Yes, it is still bestiality, and comparing the two is fallacious beyond reasonable expectations (seriously, how do you get that question from anything I've said?). First, when we're talking about people identifying as different genders, they're having sexual intercourse with other people who identify accordingly and who consent to sexual intercourse. With bestiality, the premise of consent is out of the question. The laws against bestiality and pedophilia have to do with a reasonable ability for consent, and simple identitarian lusts/drives don't trump this ethical necessity.

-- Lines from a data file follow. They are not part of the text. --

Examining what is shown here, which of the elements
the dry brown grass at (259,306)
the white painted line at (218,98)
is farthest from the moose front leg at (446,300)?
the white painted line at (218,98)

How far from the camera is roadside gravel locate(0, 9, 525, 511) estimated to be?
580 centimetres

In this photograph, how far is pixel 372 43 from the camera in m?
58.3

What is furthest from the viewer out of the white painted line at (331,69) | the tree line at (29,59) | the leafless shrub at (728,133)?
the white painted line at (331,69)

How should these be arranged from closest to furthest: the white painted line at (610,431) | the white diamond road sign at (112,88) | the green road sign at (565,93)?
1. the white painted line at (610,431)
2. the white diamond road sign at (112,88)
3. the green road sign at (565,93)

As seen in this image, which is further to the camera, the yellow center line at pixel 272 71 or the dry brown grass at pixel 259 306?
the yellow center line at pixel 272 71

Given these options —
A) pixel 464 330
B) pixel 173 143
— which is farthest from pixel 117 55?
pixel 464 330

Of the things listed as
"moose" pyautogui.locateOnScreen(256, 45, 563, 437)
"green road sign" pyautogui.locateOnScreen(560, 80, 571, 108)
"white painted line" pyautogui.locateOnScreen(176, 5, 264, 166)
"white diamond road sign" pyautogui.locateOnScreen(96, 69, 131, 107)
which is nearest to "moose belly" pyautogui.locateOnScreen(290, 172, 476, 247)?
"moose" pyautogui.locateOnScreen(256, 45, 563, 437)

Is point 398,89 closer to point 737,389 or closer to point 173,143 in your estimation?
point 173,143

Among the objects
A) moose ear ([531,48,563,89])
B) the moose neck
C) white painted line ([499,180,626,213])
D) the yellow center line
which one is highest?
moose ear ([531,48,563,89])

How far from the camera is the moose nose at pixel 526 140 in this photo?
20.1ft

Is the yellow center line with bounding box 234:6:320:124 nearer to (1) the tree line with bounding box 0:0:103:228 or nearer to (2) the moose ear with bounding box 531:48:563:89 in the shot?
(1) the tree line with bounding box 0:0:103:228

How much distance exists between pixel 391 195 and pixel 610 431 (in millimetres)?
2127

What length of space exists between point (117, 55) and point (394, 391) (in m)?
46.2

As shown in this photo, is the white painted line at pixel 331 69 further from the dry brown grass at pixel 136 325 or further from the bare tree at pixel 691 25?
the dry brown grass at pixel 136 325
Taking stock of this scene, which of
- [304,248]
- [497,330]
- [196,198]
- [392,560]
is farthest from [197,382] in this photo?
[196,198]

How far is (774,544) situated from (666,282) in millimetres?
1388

Second, as I have already said, we should still hold people accountable for their actions as they commit them. If a starving black man kills a white person so he can still his money to buy food, we should still accuse him of murder. I'm not advocating letting people off the hook for unethical acts simply because of identitarian claims. I'm saying that racial histories may very well play a role in why a hypothetical black person kills a white person for money, and that these histories are beyond individual choice or intention.
 
Beastiality proponents stridently disagree over the consent issue. They say that it is only verbal consent that is not possible, and that an animal can still consent in a non-verbal manner. The age issue is also different, because animals age differently. So, pedophilia is wrong because of age/maturity issues, so you don't get down with puppies, but an "adult" dog can consent.
 
Beastiality proponents stridently disagree over the consent issue. They say that it is only verbal consent that is not possible, and that an animal can still consent in a non-verbal manner. The age issue is also different, because animals age differently. So, pedophilia is wrong because of age/maturity issues, so you don't get down with puppies, but an "adult" dog can consent.
:lol:
 
Yes, Dak is right; but the bestiality people aren't. Seriously, are we going to get into an argument over consent...?

A portion of of the beastiality scene is women presenting for and subsequently being mounted by male animals. How can one claim the animal didn't consent? It doesn't know the word "consent" so therefore it can't consent? It couldn't tell the difference between humans and its own species? It can't grasp human morality? It couldn't have the female sign a legal release? Etc.
 
Animals in heat respond to positions and to other animals in heat. It doesn't have to do with telling the difference, to them. It's basically like tricking them into having sex.
 
Animals in heat respond to positions and to other animals in heat. It doesn't have to do with telling the difference, to them. It's basically like tricking them into having sex.

This seems very contradictory. If it doesn't have to do with telling a difference, where's the trickery? I mean, if the woman is in a dog costume I could buy it, but is that really the norm? Based on the "donkey show" stories I heard from Mexico, there's no costume trickery going on.